The time on the clock was slightly off, it was just after ten in the morning and Peter was late for a department heads meeting.

He put the clock and the note back in the box and grabbed his meeting notes on his way out of his office. Down in the bullpen Peter handed the box and its contents to Jones.

“Jones, see what you can find out about this. It was delivered by courier. I didn’t catch the company name. “

Jones looked skeptical as he peered into the box and spied the clock and the note sitting atop it.

“Sure, Peter.”


Peter’s meeting had thankfully been brief and he was back in the White Collar bullpen not long after eleven. On his way up to his office he noticed that both Jones and the box were missing. Maybe he had taken it down to ERT?

When Peter reached his office he noticed yet another plain brown box sitting on his desk. It was addressed in the same manner as the first box that had been delivered that morning and when he pulled the tape off and the flaps up inside he found a duplicate of the clock he had received an hour earlier. The time on the clock was dead wrong now; it read 9:10. The alarm was set to nine. It must have gone off and then timed out before he returned to his office.

Tucked beneath the clock was another small white card with the words, "Time is ticking away," in the same handwriting once again.

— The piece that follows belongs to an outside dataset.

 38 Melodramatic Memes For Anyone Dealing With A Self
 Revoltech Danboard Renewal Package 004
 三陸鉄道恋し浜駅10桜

The first box had definitely started something undefined in Peter's gut niggling, but this new one was upping his "something is wrong meter" considerably. But how could this possibly involve Neal? He had completed his sentence just over a year ago and Peter had heard not a thing about him since. As far as Peter knew, the younger man was conning his way through Europe or Asia or the American west, or all three. He honestly had no desire to know with certainty that Neal had returned to a life of crime; so he never went looking for any incidents that carried his former partner's signature. It was important to Peter to keep the idea of Neal living a life on the straight and narrow alive in his mind. Despite how their relationship ended he still needed to believe that something about the time they had spent together was lasting and worthwhile.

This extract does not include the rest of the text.